The new number is being smoothed through Parliament by the promise that the House of Commons will have some part in authorising the 'occasional' use of 42 days. Home Secretary Jaqui Smith said: "To emphasise that the higher limit is exceptional, it must be approved by Parliament within 30 days."
What happens when someone is detained and we get to day 27? Plod asks Home Secretary for permission to extend this to 42 days, who then has to ask Parliament's consent to validate it. Within 30 days.
In 2005-06 Parliament sat for a grand total of 283 days. And when they did bother to turn up, each day lasted an average of 7 hours and 33 minutes. Given government legislation often fails to get through because of a lack of parliamentary time, it seems to be putting an awful lot of faith in getting the rubber stamp applied within this 30-day window.
But let's assume the MPs can be roused from one of the many subsidised bars of the Commons to approve an extension by 14 days.
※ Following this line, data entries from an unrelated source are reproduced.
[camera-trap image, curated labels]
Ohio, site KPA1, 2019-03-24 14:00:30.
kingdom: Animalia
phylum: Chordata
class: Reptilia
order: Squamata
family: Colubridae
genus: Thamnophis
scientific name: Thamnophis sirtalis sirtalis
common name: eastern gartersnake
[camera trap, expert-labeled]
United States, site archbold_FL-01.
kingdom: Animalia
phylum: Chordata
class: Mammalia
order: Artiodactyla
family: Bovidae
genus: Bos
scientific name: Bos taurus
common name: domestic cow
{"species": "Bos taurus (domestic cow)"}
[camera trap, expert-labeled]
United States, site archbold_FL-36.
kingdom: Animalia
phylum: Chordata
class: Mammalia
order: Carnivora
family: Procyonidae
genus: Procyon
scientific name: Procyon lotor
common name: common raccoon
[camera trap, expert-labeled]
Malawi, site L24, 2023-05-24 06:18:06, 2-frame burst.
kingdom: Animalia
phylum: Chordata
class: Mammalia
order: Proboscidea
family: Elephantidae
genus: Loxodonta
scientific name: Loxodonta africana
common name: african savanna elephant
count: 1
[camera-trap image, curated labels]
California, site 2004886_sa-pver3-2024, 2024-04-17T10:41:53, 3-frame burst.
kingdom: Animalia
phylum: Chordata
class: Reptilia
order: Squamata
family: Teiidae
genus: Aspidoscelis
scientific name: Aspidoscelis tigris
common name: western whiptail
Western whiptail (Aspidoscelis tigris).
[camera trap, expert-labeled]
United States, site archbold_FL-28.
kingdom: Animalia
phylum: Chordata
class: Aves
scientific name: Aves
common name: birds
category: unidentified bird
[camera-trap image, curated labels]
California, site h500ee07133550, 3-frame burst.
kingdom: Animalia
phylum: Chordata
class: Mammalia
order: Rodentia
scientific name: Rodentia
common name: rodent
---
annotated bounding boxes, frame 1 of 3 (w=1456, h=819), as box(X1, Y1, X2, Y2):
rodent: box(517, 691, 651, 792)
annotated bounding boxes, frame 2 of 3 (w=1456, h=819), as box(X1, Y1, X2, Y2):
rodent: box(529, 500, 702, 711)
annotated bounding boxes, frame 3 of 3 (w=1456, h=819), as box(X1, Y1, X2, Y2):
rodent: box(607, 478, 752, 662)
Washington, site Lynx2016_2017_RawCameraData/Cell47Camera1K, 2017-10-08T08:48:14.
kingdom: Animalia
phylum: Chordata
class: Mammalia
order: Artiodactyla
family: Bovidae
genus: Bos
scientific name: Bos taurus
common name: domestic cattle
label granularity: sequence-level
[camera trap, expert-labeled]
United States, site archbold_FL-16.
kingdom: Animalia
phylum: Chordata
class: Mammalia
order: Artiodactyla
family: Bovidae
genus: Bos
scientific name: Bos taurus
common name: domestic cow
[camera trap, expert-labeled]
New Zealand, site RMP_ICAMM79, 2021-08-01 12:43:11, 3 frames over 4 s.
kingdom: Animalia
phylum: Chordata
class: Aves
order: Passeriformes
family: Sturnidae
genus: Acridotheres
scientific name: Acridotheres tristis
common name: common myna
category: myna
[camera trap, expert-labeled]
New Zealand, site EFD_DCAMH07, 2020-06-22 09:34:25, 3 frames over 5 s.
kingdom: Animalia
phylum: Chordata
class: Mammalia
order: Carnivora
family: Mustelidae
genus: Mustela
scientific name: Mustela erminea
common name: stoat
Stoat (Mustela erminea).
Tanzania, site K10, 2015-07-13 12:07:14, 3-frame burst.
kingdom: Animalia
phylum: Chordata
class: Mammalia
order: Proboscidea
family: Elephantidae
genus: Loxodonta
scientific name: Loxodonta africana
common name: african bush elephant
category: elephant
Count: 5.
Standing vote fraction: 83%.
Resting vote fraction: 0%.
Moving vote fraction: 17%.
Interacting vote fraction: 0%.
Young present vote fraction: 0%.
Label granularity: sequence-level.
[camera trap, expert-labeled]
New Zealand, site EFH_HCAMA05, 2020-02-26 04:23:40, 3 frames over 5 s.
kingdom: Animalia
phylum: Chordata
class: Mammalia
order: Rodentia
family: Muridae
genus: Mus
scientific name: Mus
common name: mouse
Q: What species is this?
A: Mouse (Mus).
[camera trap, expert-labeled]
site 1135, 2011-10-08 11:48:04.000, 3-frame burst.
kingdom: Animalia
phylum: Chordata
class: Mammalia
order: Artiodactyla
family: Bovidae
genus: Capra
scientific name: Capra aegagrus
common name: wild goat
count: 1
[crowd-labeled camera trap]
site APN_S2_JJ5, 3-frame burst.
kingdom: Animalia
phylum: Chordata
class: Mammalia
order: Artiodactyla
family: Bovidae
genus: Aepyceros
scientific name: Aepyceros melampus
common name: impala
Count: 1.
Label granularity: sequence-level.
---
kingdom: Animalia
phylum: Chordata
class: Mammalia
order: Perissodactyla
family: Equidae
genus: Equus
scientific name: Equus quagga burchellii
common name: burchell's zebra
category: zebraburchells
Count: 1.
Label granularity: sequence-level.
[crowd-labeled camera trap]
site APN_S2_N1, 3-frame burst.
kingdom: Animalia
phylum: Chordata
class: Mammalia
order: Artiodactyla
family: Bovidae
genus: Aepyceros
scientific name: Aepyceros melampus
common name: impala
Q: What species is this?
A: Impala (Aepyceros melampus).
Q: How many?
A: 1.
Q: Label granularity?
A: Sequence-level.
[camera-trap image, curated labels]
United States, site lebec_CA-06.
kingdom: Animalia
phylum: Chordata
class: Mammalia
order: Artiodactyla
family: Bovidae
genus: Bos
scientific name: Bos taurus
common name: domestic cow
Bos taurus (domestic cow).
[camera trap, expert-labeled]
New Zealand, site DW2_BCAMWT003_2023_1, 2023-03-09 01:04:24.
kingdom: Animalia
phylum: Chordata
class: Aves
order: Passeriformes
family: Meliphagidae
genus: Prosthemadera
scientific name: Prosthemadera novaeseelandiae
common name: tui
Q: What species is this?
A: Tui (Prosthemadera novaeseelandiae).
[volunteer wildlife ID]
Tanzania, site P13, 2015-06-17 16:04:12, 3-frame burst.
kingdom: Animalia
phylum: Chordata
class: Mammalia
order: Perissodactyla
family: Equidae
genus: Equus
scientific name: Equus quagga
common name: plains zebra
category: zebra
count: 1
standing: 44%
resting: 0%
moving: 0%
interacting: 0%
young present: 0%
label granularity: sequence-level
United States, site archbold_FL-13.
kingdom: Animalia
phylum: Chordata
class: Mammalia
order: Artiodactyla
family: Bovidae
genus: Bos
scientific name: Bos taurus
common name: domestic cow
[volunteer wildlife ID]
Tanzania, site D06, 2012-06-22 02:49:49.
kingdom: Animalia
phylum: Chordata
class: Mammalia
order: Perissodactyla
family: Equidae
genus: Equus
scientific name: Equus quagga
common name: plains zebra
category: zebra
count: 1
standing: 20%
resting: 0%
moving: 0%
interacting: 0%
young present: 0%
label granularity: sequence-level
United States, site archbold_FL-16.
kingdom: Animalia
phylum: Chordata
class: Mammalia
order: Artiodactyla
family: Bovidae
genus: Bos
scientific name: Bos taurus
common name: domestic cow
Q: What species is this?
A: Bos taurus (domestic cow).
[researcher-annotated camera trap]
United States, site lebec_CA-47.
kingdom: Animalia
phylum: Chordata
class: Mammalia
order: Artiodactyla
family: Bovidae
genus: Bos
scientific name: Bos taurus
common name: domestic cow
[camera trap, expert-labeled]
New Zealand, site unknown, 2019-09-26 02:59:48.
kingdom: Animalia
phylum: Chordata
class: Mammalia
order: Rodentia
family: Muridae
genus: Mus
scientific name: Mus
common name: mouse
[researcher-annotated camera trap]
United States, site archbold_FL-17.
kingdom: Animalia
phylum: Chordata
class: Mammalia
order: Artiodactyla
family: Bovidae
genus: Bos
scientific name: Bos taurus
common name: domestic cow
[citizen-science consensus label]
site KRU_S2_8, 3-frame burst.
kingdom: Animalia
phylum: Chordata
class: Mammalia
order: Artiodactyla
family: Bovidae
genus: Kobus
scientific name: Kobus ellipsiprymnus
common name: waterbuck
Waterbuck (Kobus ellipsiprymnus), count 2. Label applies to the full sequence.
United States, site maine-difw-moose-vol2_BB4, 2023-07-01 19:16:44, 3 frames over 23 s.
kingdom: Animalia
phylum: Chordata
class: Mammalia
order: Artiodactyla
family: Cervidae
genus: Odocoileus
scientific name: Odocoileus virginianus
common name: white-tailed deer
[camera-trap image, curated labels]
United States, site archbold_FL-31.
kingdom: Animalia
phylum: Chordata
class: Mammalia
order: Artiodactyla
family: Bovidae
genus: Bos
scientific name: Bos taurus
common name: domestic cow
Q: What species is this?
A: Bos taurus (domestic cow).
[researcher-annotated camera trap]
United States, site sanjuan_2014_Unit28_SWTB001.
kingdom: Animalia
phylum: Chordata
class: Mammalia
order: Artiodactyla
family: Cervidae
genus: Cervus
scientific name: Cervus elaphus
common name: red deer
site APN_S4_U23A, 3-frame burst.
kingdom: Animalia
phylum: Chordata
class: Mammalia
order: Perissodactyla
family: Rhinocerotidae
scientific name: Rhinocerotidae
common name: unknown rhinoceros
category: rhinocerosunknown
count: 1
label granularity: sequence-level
Suppose it takes them the full 30 days to get around to it? By which time our suspect would have languished 57 days already - if they approve it, does he have to do the additional 14 days still, taking the total up to 71?
But let's be charitable and assume not. If the Old Bill wants to get his extension - and he knows it could take up to 30 days - he can't assume it will be granted. If he's allowed to hold someone for 28 days, this gives him minus two days to apply for the extension to get it granted in time. In other words he'll have to apply for the extension two days before the original arrest is made. In which case will Mystic Meg be joining the Met?